Multiple Security and Privacy Flaws in DeepSeek iOS Mobile App
nowsecure.com> Unencrypted Data Transmission
> Weak & Hardcoded Encryption Keys
> Insecure Data Storage
you know they're not kidding when they said that deepseek is just a side-project...
> However, there are multiple reasons why companies might send data to servers in the current country including performance, regulatory, or more nefariously to mask where the data will ultimately be sent or processed.
thought i'm very glad to see it's demonized, as long as it can force these companies changing their mindset abt security
i talked abt this problem elsewhere[Exposed DeepSeek database leaking sensitive information, including chat history](https://news.ycombinator.com/item?id=42871371):
> this industry in china is so young, many devs and orgs don't understand what will happened if they shutdown the firewall or expose their database on the internet without a password, they just, can't think of it, need someone to remind them
3DES .. no other explanation than this was an intentional choice to allow the traffic to be inspected/harvested by big red
I believe 3DES is just being used for obfuscation? If they used the latest cipher and gave each user per-session keys then a reverse engineer could still access the data since the app itself must have the key to read the data.
re: big red, the sensitive traffic (but not all sadly), is communicated over HTTPS which should already protect you from eavesdroppers. My understanding is that the use of 3DES is just another layer of obfuscation to make it harder to abuse their app's private web APIs even if someone used a self-signed cert to MITM HTTPS. It's HTTPS that should be protecting your data in transit.
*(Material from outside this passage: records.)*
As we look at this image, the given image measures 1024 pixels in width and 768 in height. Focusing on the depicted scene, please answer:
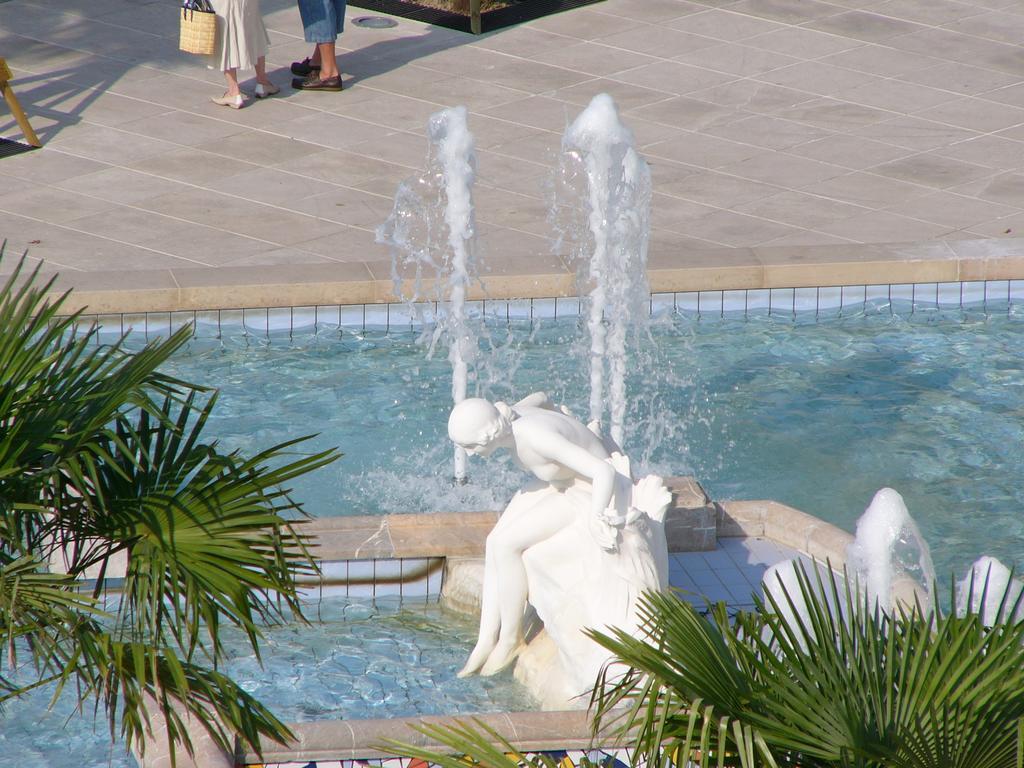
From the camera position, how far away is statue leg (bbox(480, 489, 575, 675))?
5.15m

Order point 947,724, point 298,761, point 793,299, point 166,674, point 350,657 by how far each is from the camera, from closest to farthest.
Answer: point 947,724, point 166,674, point 298,761, point 350,657, point 793,299

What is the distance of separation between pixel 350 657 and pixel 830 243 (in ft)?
15.0

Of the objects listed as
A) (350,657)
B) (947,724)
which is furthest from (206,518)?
(350,657)

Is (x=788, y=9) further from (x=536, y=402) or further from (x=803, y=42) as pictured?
(x=536, y=402)

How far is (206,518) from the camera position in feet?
11.0

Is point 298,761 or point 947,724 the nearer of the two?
point 947,724

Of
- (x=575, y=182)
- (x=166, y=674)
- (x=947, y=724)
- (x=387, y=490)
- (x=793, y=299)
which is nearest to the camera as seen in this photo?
(x=947, y=724)

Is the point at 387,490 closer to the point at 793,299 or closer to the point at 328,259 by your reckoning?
the point at 328,259

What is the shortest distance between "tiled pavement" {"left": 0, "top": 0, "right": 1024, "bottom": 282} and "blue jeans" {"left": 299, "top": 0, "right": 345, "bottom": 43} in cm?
44

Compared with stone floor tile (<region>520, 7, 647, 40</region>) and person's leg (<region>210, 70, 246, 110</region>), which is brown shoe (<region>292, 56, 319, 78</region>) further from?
stone floor tile (<region>520, 7, 647, 40</region>)

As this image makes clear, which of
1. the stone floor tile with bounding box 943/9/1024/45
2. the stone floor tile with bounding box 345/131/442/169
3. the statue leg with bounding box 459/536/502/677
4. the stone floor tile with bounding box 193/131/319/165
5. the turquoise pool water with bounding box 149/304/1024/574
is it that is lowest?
the turquoise pool water with bounding box 149/304/1024/574

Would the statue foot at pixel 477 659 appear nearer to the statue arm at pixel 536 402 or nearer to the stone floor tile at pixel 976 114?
the statue arm at pixel 536 402

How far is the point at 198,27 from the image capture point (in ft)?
35.1

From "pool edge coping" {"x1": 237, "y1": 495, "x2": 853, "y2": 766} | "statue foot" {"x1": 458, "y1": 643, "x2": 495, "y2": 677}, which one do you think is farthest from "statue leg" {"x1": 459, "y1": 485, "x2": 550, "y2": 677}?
"pool edge coping" {"x1": 237, "y1": 495, "x2": 853, "y2": 766}
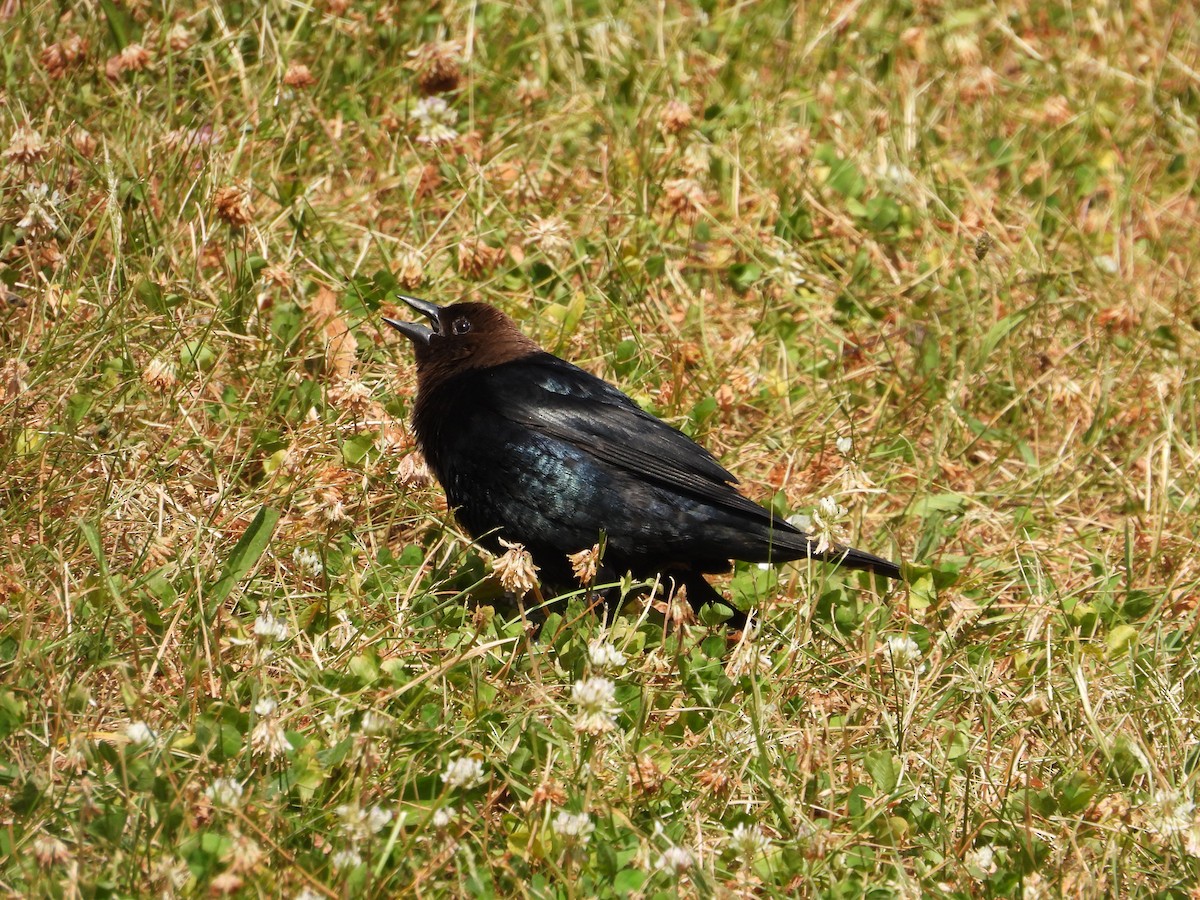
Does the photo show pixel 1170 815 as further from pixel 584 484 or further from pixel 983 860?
pixel 584 484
Basically I think this is a big nothing burger but would love to understand why I'm wrong. Though poor use of encryption certainly doesn't give me positive vibes on the developers.
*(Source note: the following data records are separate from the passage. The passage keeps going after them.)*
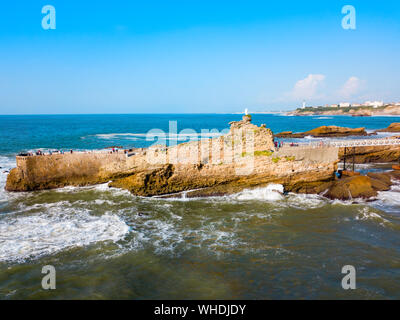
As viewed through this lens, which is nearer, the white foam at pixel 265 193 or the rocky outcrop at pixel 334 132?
the white foam at pixel 265 193

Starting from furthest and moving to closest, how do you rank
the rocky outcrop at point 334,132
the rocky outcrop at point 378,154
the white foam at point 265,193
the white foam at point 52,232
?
the rocky outcrop at point 334,132, the rocky outcrop at point 378,154, the white foam at point 265,193, the white foam at point 52,232

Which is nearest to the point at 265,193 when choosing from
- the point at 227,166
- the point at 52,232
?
the point at 227,166

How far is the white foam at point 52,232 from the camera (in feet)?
44.8

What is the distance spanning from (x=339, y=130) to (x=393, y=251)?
171 ft

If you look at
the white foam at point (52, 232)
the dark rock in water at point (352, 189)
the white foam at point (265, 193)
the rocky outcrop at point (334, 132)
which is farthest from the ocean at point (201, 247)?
the rocky outcrop at point (334, 132)

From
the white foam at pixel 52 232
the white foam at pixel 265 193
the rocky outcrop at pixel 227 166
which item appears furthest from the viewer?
the rocky outcrop at pixel 227 166

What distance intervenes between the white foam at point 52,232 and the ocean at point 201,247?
60 mm

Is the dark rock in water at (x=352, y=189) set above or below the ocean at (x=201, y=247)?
above

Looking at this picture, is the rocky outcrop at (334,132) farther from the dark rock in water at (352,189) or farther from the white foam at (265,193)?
the white foam at (265,193)

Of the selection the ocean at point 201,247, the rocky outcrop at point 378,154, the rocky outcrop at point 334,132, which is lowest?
the ocean at point 201,247

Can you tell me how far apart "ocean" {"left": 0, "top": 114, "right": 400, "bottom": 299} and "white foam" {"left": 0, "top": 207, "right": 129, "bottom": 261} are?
0.20 ft

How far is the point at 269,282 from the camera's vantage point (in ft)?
35.9

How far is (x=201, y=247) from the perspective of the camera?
13.8 metres
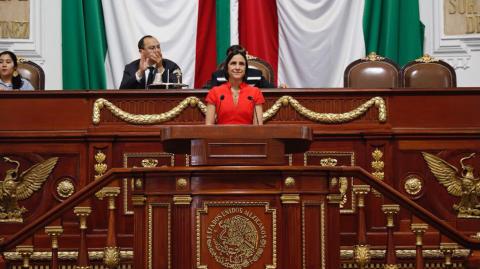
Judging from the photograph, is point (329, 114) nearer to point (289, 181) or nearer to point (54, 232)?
point (289, 181)

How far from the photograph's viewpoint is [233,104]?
21.1 feet

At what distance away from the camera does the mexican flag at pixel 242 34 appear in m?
9.69

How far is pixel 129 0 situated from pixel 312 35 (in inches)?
72.6

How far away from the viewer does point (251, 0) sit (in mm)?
9891

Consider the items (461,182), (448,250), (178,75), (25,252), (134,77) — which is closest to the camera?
(25,252)

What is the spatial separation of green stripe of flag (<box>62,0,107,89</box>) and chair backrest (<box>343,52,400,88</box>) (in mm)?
2661

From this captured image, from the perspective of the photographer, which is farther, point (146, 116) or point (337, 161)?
point (146, 116)

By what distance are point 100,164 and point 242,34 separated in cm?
334

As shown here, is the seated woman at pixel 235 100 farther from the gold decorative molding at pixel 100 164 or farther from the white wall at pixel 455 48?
the white wall at pixel 455 48

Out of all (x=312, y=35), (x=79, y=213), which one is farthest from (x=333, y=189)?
(x=312, y=35)

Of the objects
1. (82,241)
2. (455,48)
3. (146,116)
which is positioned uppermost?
(455,48)

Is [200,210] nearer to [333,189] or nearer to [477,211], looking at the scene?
[333,189]

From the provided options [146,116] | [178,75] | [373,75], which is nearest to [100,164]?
[146,116]

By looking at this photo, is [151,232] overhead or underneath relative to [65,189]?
underneath
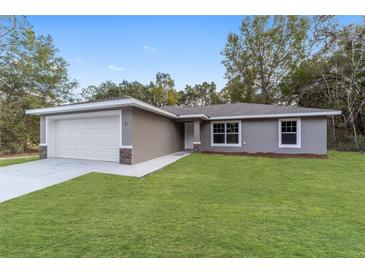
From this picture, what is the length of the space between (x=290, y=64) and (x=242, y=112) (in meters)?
14.8

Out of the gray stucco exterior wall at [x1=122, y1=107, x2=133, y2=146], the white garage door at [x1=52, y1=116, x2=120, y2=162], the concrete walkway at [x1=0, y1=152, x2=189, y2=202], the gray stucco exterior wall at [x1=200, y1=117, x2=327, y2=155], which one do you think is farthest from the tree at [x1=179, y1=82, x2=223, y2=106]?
the concrete walkway at [x1=0, y1=152, x2=189, y2=202]

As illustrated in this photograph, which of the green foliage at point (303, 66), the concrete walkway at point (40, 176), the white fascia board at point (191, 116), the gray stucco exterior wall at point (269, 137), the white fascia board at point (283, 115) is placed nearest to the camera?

agreed the 3DES is a difficult choice to explain. To top it off the encryption key was hardcoded in the .ipa, the IV was null and then reused.
android also insecure?
Yes, the Android app has multiple vulnerabilities but we focused this report on iOS (it took nearly 40 hours to write the report). Our recommendation is people avoid using the mobile apps. If you want to test the model, I'd suggest Hugging Face/ollama or a hosted solution (multiple companies are now offering that).